“The major contribution of Piketty, often together with Emmanuel Saez, has been to bring to the table a huge amount of new data on inequality (Piketty and Saez 2003)”
-Daron Acemoglu, James A. Robinson
The objective of this entry is to open the discussion to a different point of view of Piketty’s work on inequality. The main source of information hereby explained is a paper by Daron Acemoglu and James A. Robinson called “The rise and decline of the general laws of Capitalism” which will be attached at the bottom of this article for further readings.
The main idea brought by Acemoglu and Robinson, also authors of the bestseller “Why Nations Fail” is that basically, Piketty’s analysis is not complete and leads to the wrong conclusions for not fully taking in to account the role of the endogenous evolution of technology and of institutions and the political equilibrium which not only influences technology and how markets function but also how the gains from different economic arrangements are distributed.
The first attempt to establish some “general laws” of capitalism was done by Karl Marx and basically he predicted that as time passes, capital accumulation would have at least three general consequences; the first being that real wages are stagnant; the second, as capital accumulates, the rate of profit falls and a third, which implies that capital accumulation leads to industrial concentration or reduces competition. Unfortunately for Marx predictions, history proved them wrong. As Marx was writing, real wages were in fact rising, and had being doing so for about two decades. According to Allen(2009a) the real rate of profits had also been increasing and the third law was not being fulfilled either. But why did this laws fail to explain reality? In Acemoglu and Robinson’s opinion, due to the fact that they ignored the endogenous evolution of technology and also the role of institutions and politics that shape markets. To mention some examples, real wages in Britain raised due to technological improvements, which also increased the demand for labor, this technological change was enhanced in part by the rationalization of property rights. Another legal framework changes were the abolition of the corn laws which lowered prices and raised real income of the population.
Addressing Piketty’s work, the most important critique that is considered by the authors of the paper is that whenever Piketty mentions endogenous technological or institutional evolution, their role is ad hoc but according to the authors it must be systematically introduced in the analysis. Perhaps anyone who is familiar with Piketty’s work will identify his third general law of capitalism as the most important of the three, which implies that whenever the rate of interest exceeds the growth rate of the economy capital income will grow faster than national income (r>g) and thus, inequality will rise.
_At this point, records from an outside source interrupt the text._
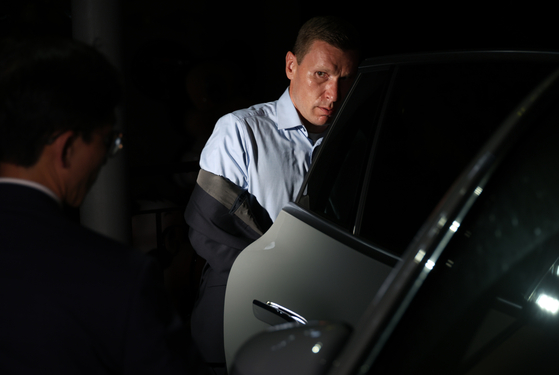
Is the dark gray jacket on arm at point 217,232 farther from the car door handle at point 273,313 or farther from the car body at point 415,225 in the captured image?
the car door handle at point 273,313

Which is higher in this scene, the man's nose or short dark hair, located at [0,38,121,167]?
the man's nose

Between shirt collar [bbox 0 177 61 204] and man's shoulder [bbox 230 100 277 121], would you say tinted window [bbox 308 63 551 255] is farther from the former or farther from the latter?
shirt collar [bbox 0 177 61 204]

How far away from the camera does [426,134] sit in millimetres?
1444

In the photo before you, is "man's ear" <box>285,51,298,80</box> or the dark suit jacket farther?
"man's ear" <box>285,51,298,80</box>

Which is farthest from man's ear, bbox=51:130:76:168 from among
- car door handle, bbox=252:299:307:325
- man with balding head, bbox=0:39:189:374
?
car door handle, bbox=252:299:307:325

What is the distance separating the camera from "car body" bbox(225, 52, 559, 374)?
2.57 feet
In other words, Piketty says that whenever the rate of return of capital significantly exceeds growth rate of the economy, it follows that inherited wealth grows faster than output and income.
Acemoglu and Robinson’s main arguments focus on the idea that Piketty rules out institutional, political and technological change and centers his forecasts in some kind of fundamental laws as is r>g. It’s shown in the paper that r and g cannot be taken as given and are in fact subject to adjustments due to changes in policies, technology and capital stock it is even proven that r>g is consistent with decreasing inequality.
Another main argument against Piketty’s analysis shown by the authors is that he does not show even basic correlations between r-g and changes in inequality, and much less any evidence of a causal effect. Giving two examples of Acemoglu and Robinson’s most important findings, they first run a regression of the top annual 1% share of national income against different proxies for r-g and find that in countries with higher g there’s a negative statistically insignificant coefficient as opposed to Piketty’s predictions. Moreover, taking into account larger periods of observations, they also find no evidence of lower inequality with higher g’s. The authors perform more experiments with Piketty’s data but find no concluding evidence of the laws proposed.
As mentioned before, Acemoglu and Robinson conclude that the failure of Piketty’s laws, accounts the lack of inclusion of institutional, technological and political evolution, the proposal of the authors is that any plausible analysis on inequality must include the endogenous evolution of this aspects of the society at the center of the study.